Liquid waste such as urine or vomit should be disinfected by pouring 0.5% chlorine solution and safely flushed into the sewer system if there is an adequate sewage system in place. Where there is no adequate sewage system, urine and vomit should be decontaminated 0.5% chlorine solution or bleach prior to being flushed into a soak away pit.

Temporary pit latrines are acceptable and preferred if space and geology allow for site containment. Temporary pit latrines can fill up quickly so it is important to ensure you have enough space and resources to construct and decommission temporary latrines (dose the excreta with lime to increase pH to around 12, cover with soil and compact). It is important to mark decommissioned sites with durable signs. Pour flush latrines connected to stabilization ponds should be considered if construction of temporary pit latrines are not an option and if space and geology allow. It is recommended to construct separate latrines for workers, confirmed cases and suspected cases based on the ratio of one latrine drop hole for each category of persons.
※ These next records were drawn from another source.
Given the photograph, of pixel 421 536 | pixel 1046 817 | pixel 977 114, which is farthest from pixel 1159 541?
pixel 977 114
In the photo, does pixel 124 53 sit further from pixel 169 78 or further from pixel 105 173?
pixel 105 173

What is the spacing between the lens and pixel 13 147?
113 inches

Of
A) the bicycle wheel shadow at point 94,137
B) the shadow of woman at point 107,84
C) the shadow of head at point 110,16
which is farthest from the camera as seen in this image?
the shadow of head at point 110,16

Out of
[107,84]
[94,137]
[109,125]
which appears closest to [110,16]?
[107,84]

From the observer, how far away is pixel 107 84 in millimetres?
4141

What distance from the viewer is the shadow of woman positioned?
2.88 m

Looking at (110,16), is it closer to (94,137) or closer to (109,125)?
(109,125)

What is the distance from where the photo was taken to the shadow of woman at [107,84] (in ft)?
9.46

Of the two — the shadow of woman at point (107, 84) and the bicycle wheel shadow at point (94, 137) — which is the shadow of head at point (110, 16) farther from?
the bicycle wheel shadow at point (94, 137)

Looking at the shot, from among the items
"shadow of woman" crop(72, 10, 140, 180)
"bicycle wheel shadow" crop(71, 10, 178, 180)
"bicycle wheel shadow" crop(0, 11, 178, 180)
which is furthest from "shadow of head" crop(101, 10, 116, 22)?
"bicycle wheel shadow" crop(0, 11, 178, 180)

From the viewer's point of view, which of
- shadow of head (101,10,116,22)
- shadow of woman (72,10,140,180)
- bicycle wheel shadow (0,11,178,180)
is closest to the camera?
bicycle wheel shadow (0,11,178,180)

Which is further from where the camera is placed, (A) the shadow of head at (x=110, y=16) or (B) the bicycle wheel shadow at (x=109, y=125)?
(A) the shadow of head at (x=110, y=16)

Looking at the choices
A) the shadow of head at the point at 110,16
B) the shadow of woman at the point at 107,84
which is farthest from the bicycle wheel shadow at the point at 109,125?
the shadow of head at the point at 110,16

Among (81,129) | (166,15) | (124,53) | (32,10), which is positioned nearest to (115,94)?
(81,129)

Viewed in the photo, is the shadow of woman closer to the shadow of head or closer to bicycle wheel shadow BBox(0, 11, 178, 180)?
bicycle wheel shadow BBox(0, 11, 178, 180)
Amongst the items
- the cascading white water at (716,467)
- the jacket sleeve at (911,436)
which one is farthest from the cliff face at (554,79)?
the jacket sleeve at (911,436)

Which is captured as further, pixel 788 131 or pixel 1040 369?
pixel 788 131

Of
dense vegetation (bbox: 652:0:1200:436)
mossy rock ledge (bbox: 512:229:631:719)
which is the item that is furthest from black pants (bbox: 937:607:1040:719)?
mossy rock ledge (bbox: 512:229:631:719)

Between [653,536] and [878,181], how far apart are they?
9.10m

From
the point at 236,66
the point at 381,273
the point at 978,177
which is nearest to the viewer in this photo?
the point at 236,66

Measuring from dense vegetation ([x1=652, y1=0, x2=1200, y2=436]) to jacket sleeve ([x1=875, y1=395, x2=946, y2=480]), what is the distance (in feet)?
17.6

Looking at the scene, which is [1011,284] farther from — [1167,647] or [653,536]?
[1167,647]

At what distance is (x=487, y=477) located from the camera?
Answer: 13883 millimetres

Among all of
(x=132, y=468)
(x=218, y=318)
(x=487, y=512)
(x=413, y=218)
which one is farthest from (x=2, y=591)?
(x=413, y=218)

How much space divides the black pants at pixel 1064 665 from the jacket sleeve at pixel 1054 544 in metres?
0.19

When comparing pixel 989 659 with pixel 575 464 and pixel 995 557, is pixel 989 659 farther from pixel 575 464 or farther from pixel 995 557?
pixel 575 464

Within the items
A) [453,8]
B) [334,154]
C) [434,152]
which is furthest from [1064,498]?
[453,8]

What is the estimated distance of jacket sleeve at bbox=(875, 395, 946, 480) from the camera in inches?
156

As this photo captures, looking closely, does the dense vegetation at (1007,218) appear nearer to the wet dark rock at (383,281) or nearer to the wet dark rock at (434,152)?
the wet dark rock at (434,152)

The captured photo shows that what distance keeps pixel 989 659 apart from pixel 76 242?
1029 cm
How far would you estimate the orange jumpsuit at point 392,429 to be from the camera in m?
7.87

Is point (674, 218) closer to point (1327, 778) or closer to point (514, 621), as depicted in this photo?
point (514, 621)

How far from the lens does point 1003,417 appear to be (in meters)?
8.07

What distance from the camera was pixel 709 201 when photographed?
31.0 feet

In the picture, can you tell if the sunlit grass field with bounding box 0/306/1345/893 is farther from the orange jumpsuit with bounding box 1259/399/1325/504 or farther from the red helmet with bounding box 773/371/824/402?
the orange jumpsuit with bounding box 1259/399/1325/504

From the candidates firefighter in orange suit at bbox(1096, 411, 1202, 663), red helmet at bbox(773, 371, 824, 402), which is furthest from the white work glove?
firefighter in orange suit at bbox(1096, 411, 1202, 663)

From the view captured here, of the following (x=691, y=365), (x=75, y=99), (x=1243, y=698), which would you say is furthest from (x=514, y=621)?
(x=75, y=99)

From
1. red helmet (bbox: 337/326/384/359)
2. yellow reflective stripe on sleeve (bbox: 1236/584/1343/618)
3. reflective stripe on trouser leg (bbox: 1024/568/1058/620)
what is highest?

In order to minimise the volume of liquid undergoing treatment, separate grey water from black water and dose the grey water with additional 0.5% chlorine solution before discharge into a soak away pit. Should space and geology allow, construct a simple wastewater treatment unit/stabilization pond (with at least 1 hour retention time) with large volume sludge tanks with about two month capacity to maximise value. If possible, it is recommended to de-commission full sludge tanks on site and construct new ones to avoid high cost incineration of the sludge. If on site de-commissioning is not possible, ensure sludge has a high pH to accelerate the destruction of the virus before considering off site transportation/digestion/treatment. Common methods and agents for disinfection include sodium hypochlorite (NaOCl), chlorine dioxide (ClO2), ozone (O3) and ultraviolet (UV) light .

When designing wastewater management units in Ebola Care Centres/Units, it is important to consider alternative off-site disposal and treatment, distance to Centre/Unit, type of geology and topography, distance to water source, viral load, availability and suitability of site and numbers of patient, staff and waste management technicians required.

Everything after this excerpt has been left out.